_Excerpted data_.

☆ ☆ ☆ ☆ ☆

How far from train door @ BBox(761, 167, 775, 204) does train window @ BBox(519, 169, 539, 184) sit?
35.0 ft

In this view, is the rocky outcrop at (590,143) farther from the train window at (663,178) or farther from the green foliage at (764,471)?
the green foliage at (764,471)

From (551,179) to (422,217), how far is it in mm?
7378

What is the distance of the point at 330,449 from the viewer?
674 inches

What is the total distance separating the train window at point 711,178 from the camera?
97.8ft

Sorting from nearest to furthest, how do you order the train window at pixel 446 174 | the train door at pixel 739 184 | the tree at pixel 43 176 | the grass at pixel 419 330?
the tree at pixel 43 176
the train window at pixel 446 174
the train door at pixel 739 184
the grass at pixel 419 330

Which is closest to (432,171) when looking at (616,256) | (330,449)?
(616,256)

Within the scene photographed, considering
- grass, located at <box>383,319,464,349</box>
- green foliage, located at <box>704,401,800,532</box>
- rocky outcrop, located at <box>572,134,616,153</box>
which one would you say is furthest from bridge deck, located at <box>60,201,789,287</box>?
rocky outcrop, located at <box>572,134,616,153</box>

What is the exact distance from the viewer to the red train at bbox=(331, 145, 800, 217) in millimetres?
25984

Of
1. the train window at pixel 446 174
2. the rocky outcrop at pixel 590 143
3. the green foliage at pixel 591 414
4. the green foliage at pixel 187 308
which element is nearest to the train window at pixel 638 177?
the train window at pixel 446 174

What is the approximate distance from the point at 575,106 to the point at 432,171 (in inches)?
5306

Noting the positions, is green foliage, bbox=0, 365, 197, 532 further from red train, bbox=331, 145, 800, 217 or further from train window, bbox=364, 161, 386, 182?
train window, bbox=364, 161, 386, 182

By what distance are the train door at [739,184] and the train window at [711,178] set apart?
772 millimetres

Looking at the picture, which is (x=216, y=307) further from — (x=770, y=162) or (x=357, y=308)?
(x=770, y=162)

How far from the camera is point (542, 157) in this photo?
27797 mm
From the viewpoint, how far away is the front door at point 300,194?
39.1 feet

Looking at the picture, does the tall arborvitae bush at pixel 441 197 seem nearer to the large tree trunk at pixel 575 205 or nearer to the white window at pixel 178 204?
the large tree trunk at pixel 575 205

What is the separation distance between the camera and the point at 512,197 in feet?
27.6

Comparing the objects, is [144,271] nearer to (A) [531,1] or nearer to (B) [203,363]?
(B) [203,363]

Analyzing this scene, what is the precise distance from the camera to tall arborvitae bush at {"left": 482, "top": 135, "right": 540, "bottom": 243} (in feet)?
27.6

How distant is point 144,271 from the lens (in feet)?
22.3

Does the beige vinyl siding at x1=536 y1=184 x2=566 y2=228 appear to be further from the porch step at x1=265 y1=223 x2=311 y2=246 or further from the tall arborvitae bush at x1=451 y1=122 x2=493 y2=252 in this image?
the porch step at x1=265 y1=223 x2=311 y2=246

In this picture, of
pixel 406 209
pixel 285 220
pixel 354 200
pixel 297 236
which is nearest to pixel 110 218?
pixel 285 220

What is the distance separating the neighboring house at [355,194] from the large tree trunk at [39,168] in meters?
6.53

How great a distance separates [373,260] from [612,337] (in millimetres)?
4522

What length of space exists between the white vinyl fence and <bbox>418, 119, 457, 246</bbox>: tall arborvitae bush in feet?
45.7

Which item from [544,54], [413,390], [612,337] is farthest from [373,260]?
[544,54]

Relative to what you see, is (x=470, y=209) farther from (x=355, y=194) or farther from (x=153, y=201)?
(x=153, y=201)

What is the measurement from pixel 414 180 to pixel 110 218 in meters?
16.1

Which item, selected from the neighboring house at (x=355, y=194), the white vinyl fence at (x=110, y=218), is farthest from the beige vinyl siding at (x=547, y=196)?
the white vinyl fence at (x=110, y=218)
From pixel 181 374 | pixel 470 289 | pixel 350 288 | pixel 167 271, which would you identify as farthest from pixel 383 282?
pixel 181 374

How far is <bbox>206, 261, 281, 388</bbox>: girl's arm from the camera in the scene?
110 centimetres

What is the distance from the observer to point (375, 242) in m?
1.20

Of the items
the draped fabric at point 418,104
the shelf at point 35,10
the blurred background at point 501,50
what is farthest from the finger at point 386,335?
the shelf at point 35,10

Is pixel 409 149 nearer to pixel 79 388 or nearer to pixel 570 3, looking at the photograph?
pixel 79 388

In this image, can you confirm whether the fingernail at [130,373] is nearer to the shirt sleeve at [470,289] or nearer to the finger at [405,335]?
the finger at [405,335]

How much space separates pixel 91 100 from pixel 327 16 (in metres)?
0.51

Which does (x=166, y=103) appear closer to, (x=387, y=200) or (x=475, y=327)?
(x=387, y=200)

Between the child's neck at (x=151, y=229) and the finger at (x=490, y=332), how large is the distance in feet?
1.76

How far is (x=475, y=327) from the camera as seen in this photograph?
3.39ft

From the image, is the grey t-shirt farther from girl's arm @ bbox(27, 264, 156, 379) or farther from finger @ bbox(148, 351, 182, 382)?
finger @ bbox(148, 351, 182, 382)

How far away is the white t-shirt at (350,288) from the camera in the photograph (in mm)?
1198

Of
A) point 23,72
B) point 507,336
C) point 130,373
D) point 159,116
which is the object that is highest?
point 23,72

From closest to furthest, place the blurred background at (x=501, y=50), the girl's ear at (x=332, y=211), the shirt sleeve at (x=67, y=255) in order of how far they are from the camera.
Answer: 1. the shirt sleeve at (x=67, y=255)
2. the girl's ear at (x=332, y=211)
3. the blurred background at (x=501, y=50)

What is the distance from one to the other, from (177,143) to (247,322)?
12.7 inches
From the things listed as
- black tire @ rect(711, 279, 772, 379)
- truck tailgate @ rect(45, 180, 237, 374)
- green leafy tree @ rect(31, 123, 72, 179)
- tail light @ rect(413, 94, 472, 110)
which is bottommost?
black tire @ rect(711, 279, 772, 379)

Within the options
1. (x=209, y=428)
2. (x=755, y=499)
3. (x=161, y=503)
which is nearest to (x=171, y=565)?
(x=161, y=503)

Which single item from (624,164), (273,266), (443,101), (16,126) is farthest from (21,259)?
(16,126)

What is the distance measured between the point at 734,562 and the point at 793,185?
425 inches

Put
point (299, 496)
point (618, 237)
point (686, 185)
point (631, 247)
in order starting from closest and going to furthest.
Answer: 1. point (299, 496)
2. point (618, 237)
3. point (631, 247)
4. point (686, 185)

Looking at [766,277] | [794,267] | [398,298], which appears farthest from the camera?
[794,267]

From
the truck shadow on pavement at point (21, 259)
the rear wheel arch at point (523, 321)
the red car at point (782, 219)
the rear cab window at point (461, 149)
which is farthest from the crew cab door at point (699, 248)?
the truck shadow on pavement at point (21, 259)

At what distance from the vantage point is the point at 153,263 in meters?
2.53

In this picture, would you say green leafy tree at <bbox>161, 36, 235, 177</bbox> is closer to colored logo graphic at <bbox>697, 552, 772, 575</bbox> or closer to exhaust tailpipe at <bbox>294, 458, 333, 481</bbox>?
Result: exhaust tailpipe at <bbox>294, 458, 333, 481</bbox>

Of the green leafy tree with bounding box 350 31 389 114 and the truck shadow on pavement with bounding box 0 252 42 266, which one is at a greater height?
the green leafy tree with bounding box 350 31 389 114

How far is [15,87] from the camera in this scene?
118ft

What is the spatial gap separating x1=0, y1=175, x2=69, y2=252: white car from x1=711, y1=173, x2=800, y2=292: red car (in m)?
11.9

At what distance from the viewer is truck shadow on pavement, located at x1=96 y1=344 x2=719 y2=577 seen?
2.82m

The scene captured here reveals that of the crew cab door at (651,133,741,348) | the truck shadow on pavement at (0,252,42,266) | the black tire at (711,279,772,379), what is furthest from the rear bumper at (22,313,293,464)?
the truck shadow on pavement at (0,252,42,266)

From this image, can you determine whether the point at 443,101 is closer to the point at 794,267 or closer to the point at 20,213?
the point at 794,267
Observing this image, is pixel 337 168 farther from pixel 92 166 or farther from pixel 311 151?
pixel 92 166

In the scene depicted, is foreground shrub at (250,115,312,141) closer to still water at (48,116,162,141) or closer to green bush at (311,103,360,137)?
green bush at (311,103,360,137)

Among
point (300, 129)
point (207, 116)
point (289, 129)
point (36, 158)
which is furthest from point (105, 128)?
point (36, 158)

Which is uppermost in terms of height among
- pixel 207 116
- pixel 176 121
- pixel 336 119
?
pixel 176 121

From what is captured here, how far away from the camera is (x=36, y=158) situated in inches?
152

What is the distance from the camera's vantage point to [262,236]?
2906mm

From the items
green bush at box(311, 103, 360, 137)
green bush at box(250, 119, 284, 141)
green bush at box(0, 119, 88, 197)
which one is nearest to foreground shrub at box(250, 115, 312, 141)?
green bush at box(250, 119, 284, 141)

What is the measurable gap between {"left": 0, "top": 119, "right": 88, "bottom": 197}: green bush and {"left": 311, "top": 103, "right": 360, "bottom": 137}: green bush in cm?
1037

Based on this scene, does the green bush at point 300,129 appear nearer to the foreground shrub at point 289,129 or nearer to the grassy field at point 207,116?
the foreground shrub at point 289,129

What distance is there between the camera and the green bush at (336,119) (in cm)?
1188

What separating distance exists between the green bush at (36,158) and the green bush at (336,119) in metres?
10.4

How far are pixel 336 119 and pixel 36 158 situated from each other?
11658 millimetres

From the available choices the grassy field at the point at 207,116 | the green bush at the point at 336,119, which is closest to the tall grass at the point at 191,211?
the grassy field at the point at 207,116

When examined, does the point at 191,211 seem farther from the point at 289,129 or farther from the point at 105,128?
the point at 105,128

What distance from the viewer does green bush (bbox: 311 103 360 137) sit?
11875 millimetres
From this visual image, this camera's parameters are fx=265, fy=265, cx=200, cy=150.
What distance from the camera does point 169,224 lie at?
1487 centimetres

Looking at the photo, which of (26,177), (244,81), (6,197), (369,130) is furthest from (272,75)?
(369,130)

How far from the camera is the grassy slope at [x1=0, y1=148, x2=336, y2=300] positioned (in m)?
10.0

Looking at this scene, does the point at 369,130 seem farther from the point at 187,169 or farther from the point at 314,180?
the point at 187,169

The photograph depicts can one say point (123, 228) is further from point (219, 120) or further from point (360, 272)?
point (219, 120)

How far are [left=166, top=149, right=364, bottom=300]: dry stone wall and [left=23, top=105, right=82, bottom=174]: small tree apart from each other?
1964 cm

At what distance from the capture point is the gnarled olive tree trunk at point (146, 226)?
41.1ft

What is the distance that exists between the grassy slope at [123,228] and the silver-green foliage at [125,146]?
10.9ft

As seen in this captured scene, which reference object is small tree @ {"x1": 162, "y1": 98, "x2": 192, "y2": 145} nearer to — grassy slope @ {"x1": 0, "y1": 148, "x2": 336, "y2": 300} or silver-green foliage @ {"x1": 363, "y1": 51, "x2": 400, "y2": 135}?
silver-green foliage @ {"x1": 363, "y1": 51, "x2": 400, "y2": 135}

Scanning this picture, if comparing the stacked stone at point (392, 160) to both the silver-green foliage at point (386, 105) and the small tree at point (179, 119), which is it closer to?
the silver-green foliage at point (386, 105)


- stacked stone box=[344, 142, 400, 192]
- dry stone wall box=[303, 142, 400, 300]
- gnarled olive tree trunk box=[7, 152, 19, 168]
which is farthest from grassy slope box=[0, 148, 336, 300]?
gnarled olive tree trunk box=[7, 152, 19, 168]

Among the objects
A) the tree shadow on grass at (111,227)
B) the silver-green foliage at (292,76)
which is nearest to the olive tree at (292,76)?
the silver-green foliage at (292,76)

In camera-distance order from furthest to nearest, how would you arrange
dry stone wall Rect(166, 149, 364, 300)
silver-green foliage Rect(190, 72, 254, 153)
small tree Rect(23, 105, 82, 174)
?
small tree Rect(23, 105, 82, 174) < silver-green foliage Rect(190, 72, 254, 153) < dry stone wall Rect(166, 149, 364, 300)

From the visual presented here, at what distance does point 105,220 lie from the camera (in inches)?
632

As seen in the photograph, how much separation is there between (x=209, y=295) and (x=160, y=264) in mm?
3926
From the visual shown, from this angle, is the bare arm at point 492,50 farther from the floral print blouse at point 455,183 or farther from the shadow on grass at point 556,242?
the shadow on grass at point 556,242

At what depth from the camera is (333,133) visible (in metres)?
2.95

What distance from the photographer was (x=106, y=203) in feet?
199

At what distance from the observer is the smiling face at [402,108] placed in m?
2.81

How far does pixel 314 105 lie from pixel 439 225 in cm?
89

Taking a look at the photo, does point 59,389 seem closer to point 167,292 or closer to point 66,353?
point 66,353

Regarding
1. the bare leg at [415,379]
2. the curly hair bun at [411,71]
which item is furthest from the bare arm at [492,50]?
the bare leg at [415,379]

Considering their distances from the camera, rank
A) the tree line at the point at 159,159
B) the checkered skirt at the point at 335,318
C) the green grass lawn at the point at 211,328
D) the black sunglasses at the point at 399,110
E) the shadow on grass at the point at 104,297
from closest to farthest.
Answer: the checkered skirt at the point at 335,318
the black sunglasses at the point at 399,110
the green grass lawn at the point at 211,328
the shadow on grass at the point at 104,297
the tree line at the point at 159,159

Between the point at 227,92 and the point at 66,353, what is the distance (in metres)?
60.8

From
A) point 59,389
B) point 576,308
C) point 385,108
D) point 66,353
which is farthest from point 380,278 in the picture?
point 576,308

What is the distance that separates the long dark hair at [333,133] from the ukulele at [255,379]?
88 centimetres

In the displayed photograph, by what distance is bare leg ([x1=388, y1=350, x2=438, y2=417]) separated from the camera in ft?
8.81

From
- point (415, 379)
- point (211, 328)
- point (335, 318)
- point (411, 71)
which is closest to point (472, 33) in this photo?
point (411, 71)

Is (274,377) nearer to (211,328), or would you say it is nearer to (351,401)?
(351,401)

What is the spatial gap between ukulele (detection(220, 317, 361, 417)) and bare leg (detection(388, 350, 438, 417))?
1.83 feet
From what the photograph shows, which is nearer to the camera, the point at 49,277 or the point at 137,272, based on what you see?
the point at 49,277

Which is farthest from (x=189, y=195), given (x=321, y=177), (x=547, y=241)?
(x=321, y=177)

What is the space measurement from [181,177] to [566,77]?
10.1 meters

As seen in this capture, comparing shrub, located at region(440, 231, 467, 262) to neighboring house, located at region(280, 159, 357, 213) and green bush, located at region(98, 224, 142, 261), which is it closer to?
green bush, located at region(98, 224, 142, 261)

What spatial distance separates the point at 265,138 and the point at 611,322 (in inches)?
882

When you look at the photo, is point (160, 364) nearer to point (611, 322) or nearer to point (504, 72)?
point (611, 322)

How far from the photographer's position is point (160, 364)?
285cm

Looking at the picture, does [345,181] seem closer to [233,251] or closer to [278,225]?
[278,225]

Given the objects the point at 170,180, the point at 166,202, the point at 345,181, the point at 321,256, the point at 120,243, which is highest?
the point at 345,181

☆ ☆ ☆ ☆ ☆

_What is being asked_. Copy out the lines of the records word for word, beginning at the line containing "Which is farthest from (x=189, y=195), given" and running through to the end of the records.

_Task output_.
Which is farthest from (x=189, y=195), given (x=321, y=177), (x=547, y=241)?
(x=321, y=177)

What is the space measurement from [181,177] to [566,77]?
10.1 meters

As seen in this capture, comparing shrub, located at region(440, 231, 467, 262) to neighboring house, located at region(280, 159, 357, 213) and green bush, located at region(98, 224, 142, 261), which is it closer to?
green bush, located at region(98, 224, 142, 261)

What spatial distance separates the point at 265,138 and the point at 611,322 (in inches)?
882

When you look at the photo, is point (160, 364) nearer to point (611, 322) or nearer to point (504, 72)?
point (611, 322)

How far from the photographer's position is point (160, 364)?
285cm

Looking at the picture, does [345,181] seem closer to [233,251] or closer to [278,225]?
[278,225]

Given the objects the point at 170,180, the point at 166,202, the point at 345,181, the point at 321,256, the point at 120,243, which is highest?
the point at 345,181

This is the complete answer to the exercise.